■ **Задание**
Продолжите текст воспоминаний о юнкерском училище, начав сразу после его последнего предложения.

В дождь эти занятия проводились часами в ротных коридорах.

В ротах полагалось по два курсовых офицера и ротный командир в чине капитана. В 1-й роте – роте его величества, – куда попадали юнкера большого роста, носившие кличку «жеребцы», ротным командиром в мое время был Герцык по прозвищу Дрюк.

– Я вас, батенька мой, вздрючу, – можно было слышать постоянно, как только Герцык приходил в роту. И действительно, за малейший проступок, за неправильно повешенное полотенце, за шевеление в строю, за плохое отдание чести полагался карцер на сутки и больше.

Помню одного юнкера по фамилии Дубинский, который провел 90 дней под арестом в течение двухлетнего пребывания в училище.

Однако Герцык этот, несмотря на его строгость, пользовался уважением, был справедлив и, будучи сам подвержен культу Бахуса, старался не замечать, что юнкер, вернувшись в 12 часов ночи, пошатывался, рапортуя. За пьянство полагалось обычно переводить в третий разряд, а это было самое суровое наказание.

Многих училищных офицеров, особенно придирчивых, не любили и как только можно всячески изводили.

Особенно это практиковалось при выпуске в офицеры в Красносельском лагере, после того как государь поздравлял старший курс с производством в подпоручики. Нелюбимым офицерам тотчас же устраивали «бенефис», и они прямо с поля спасались бегством на вокзал и в Петербург.

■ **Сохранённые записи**
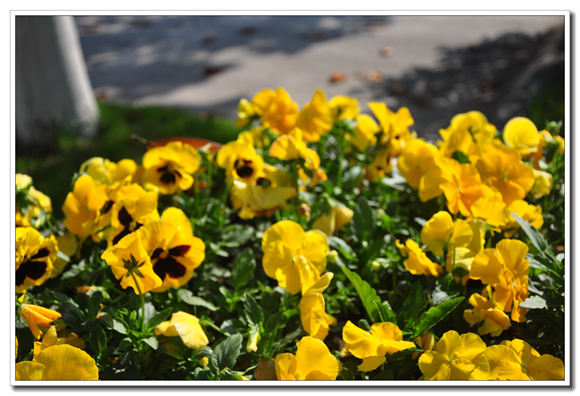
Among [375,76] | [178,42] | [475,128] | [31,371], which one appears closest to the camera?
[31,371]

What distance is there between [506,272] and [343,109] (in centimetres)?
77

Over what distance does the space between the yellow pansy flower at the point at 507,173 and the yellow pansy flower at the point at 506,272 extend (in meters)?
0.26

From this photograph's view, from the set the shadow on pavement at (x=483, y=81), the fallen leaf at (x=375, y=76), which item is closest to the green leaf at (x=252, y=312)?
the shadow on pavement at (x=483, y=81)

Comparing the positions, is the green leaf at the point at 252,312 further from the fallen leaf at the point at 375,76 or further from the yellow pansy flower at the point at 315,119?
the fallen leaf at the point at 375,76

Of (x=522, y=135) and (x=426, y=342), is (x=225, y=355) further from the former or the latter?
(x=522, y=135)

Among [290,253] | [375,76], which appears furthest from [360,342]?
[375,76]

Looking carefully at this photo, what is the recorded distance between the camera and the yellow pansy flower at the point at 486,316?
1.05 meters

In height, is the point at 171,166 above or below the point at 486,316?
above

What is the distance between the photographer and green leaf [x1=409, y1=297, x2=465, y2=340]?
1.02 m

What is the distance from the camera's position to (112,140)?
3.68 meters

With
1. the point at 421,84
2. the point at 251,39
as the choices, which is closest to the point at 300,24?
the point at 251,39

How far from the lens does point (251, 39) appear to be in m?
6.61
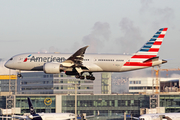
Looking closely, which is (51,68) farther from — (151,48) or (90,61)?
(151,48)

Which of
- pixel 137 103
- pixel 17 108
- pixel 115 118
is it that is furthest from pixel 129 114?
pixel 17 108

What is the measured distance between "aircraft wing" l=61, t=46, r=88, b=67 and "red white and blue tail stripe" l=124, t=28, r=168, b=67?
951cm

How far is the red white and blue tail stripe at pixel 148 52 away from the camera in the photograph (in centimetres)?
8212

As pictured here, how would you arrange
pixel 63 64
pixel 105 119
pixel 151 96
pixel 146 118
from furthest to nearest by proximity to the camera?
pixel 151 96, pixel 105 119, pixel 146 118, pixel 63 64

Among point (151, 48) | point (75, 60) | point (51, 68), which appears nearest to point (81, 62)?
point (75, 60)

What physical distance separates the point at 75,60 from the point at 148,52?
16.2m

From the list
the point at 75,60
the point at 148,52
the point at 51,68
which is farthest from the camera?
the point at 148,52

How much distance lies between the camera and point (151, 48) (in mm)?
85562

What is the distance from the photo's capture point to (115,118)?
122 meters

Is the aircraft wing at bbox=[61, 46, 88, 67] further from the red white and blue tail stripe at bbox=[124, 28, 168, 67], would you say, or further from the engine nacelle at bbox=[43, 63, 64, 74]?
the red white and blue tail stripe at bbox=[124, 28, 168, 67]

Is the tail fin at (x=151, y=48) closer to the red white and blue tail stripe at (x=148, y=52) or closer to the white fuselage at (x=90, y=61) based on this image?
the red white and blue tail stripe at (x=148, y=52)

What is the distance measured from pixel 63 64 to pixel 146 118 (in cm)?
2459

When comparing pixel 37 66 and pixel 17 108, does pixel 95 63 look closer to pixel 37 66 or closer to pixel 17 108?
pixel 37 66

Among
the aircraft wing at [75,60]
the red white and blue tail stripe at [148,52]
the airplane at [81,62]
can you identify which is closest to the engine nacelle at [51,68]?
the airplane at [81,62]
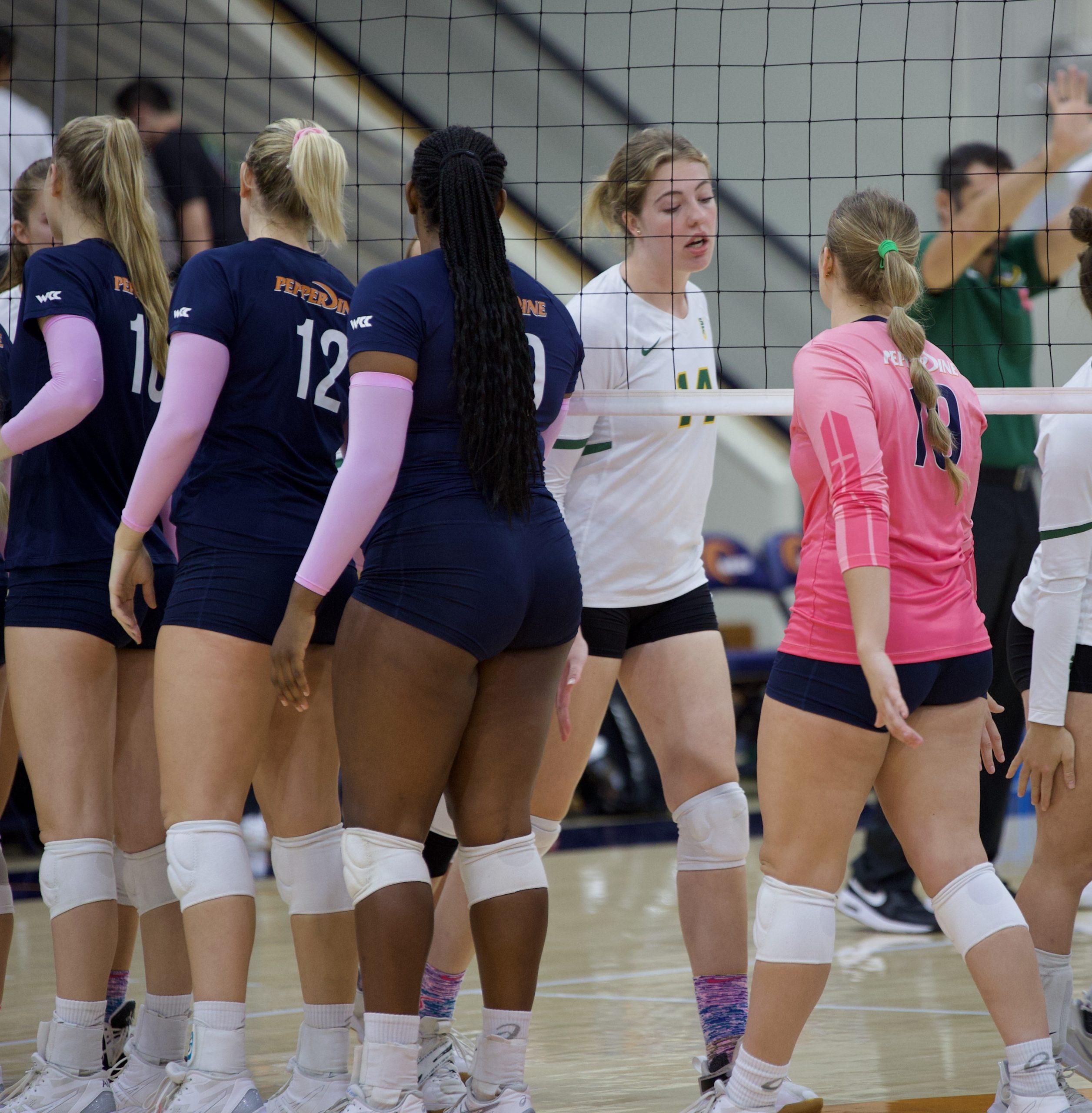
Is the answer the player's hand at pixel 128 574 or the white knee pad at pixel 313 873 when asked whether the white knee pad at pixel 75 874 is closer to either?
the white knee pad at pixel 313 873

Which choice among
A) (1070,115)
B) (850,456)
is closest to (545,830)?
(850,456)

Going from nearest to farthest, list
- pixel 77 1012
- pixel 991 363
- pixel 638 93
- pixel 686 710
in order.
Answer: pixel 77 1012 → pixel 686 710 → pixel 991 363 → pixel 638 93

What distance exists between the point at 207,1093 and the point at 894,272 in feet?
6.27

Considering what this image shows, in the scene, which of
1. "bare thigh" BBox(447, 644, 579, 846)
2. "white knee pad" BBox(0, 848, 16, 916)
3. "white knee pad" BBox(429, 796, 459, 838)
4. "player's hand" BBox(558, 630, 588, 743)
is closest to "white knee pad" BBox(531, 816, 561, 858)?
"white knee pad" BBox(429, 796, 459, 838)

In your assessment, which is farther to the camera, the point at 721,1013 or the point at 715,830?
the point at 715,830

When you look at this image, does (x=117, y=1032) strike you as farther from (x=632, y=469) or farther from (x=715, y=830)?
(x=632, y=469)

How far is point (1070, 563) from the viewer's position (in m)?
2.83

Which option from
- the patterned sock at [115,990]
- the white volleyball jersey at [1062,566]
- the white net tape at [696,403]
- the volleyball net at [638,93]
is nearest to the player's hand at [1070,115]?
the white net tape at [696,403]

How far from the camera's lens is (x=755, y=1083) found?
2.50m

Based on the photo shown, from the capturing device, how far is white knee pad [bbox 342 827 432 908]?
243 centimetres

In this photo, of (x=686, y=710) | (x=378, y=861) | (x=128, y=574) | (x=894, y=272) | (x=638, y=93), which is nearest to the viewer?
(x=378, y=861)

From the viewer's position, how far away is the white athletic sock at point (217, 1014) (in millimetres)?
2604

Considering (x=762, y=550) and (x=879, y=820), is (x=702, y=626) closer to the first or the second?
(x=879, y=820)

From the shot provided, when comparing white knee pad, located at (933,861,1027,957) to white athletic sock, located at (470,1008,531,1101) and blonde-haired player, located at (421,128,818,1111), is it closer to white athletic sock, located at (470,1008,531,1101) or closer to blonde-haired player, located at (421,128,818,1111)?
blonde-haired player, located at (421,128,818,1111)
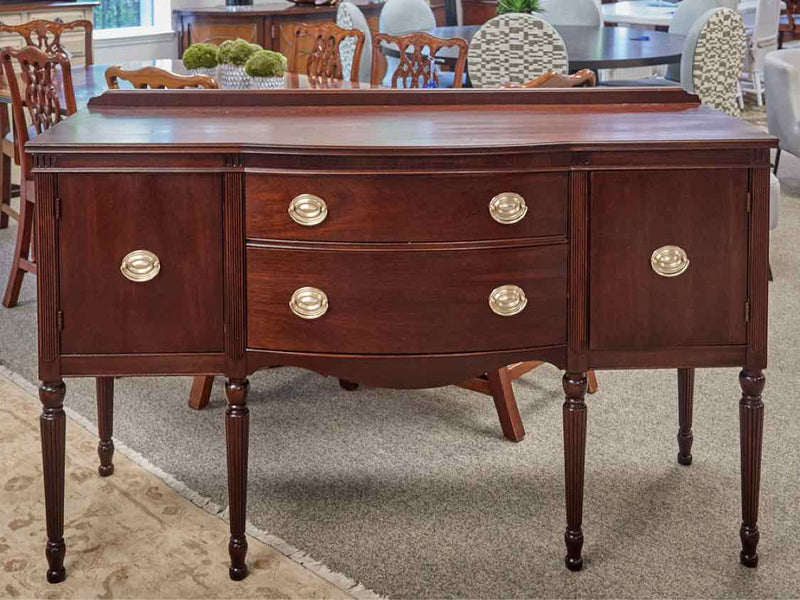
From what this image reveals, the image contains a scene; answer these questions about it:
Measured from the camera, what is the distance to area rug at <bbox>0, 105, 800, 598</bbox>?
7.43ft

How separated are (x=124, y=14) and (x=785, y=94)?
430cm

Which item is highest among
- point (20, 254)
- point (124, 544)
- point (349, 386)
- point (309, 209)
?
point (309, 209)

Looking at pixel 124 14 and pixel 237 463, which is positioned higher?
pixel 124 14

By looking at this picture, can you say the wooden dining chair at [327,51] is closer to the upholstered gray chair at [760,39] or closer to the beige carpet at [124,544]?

■ **Поле ответа**
Настоящей грозой училища в мое время был его начальник, генерал-лейтенант Дембовский, он же Дембач.

Его боялись все: юнкера, офицеры и даже старики-музыканты по прозвищу «пески». Неизменно грубый, он не стеснялся в выражениях. Посещая лазарет и обходя юнкеров, получивших венерические болезни, Дембач обращался к юнкеру и рычал: «Сколько раз я всех вас предупреждал…»

Сурова была дисциплина училища, но мы его все же любили. К офицерам, несмотря на их строгость, за редким исключением не питали никакой неприязни. Развлечений для юнкеров в стенах училища почти не устраивалось; спорт в те времена в России был не в моде, и только раз в год юнкерам давался бал с правом приглашать своих знакомых барышень.

По вечерам те, кто не зубрили, развлекались в шинельной комнате, играя в «блошки»; карт не было, и никто даже тайком в них не играл. Любители выпить пробирались в музыкальную комнату, вскладчину покупали водку и хлестали ее или отвратительный сараджевский коньяк[9]; закусывали кильками, вытаскивая их прямо пальцами.

Зимой по вечерам в роты приходил симпатичный, скромный старожил училища, ламповщик, зажигать керосиновые лампы – ни электричества, ни газа Павловское училище в те далекие времена еще не завело. Ламповщика тут же окружали и просили спеть что-нибудь.

– Николай Иванович, спойте, – говорил кто-нибудь из «подпоручиков», юнкер старшего курса. Младшие, «козероги», права вмешательства не имели.

– Господин подпоручик, – жалобно говорил Николай Иванович, – вы же видите, мне некогда. Я еще не был во второй роте.

– Пойте, ё!.. – кричал юнкер Ситников.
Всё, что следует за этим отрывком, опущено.